- **Stated task**
According to the passage on superhero box office below, why did Marvel's films fall off at the box office?

- **Text provided**
The reasons for the drop in box office performance vary from film to film: DC’s output was hampered by scandal and the knowledge that the franchise was rebooting under new leadership; Marvel had oversaturated the market with its Disney+ shows and was already in the process of dialing back; Sony was trying to build a universe of live-action Spider-Man characters without Spider-Man. The overall impact, however, has been an unmistakable depreciation of the genre’s commercial might.
These stiff financial headwinds place an almost existential pressure on the 2025 superhero slate to deliver. After opening just “Deadpool & Wolverine” in 2024, Marvel Studios is ramping back up to three films: “Captain America: Brave New World,” “Thunderbolts*” and “The Fantastic Four: First Steps.”

[Stored data]
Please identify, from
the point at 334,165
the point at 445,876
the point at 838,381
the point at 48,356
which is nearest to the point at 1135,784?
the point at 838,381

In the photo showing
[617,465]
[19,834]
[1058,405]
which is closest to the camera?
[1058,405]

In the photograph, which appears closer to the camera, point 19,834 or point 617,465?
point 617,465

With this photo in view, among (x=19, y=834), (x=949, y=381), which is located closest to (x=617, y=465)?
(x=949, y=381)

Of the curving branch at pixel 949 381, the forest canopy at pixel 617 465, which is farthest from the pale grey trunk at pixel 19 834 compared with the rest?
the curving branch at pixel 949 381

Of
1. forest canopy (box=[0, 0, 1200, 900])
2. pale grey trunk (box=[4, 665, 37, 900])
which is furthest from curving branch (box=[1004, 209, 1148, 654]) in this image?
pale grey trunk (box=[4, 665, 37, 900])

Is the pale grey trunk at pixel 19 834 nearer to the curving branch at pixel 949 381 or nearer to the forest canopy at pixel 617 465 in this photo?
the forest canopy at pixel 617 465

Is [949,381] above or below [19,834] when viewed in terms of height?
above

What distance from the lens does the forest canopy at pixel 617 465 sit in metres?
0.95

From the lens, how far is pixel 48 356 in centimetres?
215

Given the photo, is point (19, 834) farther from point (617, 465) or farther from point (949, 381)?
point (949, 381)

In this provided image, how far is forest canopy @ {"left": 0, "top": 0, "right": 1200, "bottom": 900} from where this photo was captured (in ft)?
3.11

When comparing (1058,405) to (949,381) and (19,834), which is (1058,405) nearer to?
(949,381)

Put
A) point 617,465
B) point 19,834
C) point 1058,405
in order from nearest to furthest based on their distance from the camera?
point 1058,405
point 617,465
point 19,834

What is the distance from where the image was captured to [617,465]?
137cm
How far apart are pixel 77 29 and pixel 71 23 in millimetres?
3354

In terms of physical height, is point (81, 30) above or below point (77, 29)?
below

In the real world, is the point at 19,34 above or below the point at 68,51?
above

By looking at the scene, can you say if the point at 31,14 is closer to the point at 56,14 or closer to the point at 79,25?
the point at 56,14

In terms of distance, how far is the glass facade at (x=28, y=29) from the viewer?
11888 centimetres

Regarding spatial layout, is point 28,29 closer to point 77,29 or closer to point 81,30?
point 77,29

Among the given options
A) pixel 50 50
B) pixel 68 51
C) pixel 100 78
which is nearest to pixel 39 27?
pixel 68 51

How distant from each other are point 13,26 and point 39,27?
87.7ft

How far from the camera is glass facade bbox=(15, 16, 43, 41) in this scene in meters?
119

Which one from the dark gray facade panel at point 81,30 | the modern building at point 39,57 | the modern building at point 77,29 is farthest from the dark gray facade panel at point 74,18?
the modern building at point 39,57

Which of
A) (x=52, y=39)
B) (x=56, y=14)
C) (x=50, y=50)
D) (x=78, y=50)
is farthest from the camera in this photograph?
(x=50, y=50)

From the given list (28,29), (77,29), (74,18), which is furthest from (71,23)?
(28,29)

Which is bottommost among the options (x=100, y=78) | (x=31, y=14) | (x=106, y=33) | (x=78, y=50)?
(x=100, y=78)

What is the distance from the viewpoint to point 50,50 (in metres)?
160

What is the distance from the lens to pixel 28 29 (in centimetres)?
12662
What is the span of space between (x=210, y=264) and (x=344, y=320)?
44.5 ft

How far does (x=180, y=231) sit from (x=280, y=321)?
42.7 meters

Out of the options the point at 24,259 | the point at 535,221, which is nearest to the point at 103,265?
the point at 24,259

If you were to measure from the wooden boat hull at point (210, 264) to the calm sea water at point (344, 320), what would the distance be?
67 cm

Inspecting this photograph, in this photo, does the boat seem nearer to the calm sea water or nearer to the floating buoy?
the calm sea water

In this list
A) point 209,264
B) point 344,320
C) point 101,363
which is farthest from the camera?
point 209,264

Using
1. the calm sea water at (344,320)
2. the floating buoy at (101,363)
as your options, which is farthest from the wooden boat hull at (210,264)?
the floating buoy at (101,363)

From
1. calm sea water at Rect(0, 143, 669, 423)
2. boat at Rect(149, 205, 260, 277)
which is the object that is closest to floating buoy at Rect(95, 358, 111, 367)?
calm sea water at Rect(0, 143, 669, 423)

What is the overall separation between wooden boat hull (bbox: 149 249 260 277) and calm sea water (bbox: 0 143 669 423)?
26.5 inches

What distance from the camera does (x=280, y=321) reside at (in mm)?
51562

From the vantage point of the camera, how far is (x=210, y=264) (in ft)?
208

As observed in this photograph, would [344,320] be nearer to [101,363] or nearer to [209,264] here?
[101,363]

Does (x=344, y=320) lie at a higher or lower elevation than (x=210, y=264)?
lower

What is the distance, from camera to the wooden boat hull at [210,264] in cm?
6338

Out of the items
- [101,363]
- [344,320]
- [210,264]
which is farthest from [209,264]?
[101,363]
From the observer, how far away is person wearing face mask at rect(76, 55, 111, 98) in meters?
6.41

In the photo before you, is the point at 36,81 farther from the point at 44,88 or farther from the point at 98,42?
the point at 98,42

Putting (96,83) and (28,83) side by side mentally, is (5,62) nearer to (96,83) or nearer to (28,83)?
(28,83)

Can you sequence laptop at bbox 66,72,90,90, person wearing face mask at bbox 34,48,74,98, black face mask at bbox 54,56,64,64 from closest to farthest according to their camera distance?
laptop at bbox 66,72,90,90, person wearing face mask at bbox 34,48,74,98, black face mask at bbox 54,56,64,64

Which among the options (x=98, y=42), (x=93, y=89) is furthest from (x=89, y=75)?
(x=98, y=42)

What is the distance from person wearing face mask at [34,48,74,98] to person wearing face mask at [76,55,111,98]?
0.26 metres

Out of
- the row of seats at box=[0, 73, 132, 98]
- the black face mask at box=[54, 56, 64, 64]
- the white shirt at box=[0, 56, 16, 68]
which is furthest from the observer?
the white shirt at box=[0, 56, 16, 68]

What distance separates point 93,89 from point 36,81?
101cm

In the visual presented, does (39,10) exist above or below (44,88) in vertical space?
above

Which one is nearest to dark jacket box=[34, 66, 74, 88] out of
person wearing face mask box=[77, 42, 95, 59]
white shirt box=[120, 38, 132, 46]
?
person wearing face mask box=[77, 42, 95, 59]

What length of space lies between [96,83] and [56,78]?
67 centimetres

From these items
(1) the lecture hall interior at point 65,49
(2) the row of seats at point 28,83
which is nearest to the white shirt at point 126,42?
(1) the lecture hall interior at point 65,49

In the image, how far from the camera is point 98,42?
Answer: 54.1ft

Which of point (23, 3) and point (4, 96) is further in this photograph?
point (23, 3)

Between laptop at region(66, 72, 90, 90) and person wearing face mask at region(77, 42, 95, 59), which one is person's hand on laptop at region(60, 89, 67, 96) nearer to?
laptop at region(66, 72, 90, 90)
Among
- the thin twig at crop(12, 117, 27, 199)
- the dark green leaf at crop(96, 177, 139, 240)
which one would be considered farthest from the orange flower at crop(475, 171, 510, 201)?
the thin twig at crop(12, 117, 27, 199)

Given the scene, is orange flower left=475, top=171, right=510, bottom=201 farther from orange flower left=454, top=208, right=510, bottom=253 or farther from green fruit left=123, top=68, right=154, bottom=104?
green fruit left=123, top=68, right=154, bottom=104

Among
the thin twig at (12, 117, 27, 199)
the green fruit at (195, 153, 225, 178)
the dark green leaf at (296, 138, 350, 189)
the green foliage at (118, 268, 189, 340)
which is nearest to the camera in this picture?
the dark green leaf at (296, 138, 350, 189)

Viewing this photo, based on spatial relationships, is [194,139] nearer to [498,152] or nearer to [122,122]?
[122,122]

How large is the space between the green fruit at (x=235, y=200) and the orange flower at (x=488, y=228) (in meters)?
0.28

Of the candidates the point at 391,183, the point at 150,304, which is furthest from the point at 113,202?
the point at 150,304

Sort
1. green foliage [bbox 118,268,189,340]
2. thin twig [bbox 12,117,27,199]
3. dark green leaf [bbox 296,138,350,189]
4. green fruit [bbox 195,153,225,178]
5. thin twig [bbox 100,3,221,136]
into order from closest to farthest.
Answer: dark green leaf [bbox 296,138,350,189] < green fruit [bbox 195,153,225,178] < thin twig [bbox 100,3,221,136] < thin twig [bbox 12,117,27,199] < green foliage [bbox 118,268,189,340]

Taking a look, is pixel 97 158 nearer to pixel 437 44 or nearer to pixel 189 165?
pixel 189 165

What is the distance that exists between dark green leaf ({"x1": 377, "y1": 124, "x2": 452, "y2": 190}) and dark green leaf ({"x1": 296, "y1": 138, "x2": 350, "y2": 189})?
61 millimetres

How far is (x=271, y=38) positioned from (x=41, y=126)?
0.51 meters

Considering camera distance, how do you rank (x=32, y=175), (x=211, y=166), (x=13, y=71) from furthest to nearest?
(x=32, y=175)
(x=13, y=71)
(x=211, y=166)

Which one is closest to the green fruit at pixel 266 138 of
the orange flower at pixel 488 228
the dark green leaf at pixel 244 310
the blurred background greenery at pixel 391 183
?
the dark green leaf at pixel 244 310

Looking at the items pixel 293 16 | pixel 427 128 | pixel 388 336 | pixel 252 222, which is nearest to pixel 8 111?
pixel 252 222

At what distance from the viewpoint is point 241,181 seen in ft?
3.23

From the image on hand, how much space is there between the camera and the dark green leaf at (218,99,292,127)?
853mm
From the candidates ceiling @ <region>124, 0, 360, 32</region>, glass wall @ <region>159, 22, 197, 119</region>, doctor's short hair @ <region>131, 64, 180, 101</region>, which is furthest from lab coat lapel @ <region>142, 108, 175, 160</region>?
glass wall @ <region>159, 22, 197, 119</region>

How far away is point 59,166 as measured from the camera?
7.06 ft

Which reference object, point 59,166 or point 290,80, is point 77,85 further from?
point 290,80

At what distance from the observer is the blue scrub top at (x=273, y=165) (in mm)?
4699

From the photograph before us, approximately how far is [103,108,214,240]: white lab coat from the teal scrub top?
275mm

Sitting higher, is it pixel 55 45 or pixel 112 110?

- **Worked solution**
Marvel had oversaturated the market with its Disney+ shows and was already in the process of dialing back.